Tapi Revaldo tidak berlari menghampiri pacarnya walau tak satu pun dari Asha atau Airin memperhatikan. Rasanya kurang tepat saja setelah mengkhawatirkan Asha, ia langsung beralih ke Lara. Entahlah, ia tidak tau. Ia juga tidak tau kenapa tadi bisa-bisanya menangkap bayang seorang Ashlesha dari banyaknya penghuni lapangan. Ia tak tau kenapa tadi rela jauh-jauh berlari memutari lapangan hanya untuk memperingatkan gadis itu agar berhati-hati. Ia juga tidak tau kenapa merasa panik dan kesal ketika melihat kakak tingkat nya itu benar-benar terkena bola.

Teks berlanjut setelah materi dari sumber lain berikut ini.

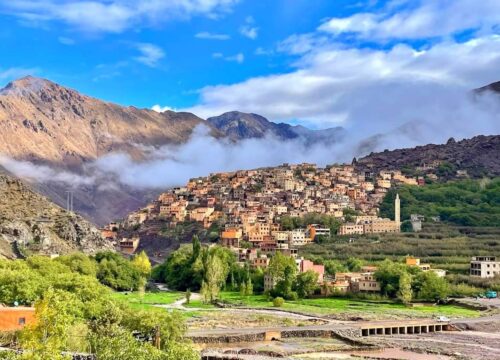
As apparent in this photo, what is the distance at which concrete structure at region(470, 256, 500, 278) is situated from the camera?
88000 mm

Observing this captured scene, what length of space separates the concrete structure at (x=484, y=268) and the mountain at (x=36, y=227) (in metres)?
56.2

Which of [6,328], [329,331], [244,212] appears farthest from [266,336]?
[244,212]

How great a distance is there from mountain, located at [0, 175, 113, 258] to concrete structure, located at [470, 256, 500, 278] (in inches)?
2212

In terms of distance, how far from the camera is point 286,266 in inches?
3246

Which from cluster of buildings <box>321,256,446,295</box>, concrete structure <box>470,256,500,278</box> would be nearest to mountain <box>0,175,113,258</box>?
cluster of buildings <box>321,256,446,295</box>

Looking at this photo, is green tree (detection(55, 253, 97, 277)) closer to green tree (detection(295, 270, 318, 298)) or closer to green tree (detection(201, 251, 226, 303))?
green tree (detection(201, 251, 226, 303))

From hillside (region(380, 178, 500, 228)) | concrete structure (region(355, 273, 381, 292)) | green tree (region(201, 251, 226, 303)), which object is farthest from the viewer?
hillside (region(380, 178, 500, 228))

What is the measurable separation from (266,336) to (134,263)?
149 ft

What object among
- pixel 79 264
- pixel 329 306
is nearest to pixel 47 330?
pixel 329 306

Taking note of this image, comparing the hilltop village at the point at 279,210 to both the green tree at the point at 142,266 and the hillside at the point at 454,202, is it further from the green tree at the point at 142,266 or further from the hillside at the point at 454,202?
the green tree at the point at 142,266

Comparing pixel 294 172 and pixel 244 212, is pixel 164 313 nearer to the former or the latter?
pixel 244 212

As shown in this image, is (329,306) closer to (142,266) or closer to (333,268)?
(333,268)

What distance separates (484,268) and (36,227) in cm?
6129

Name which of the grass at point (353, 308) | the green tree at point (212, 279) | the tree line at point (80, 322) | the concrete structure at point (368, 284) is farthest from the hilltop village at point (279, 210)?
the tree line at point (80, 322)
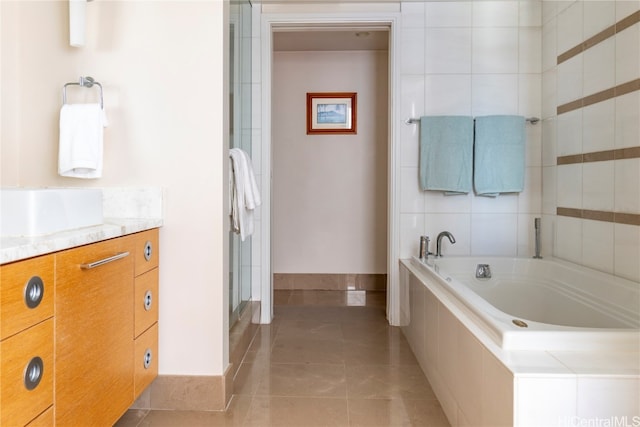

Kini hanya satu hal yang ia tau, atau tepatnya ingin ia tau. Ia tau Asha tidak selemah itu menghadapi timpukan bola, masih wajar untuk Asha berjalan ke kantin seolah tak terjadi apa-apa. Seolah kekhawatirannya pun tak berarti apa-apa. Setidaknya ia sudah memastikan Asha baik-baik saja.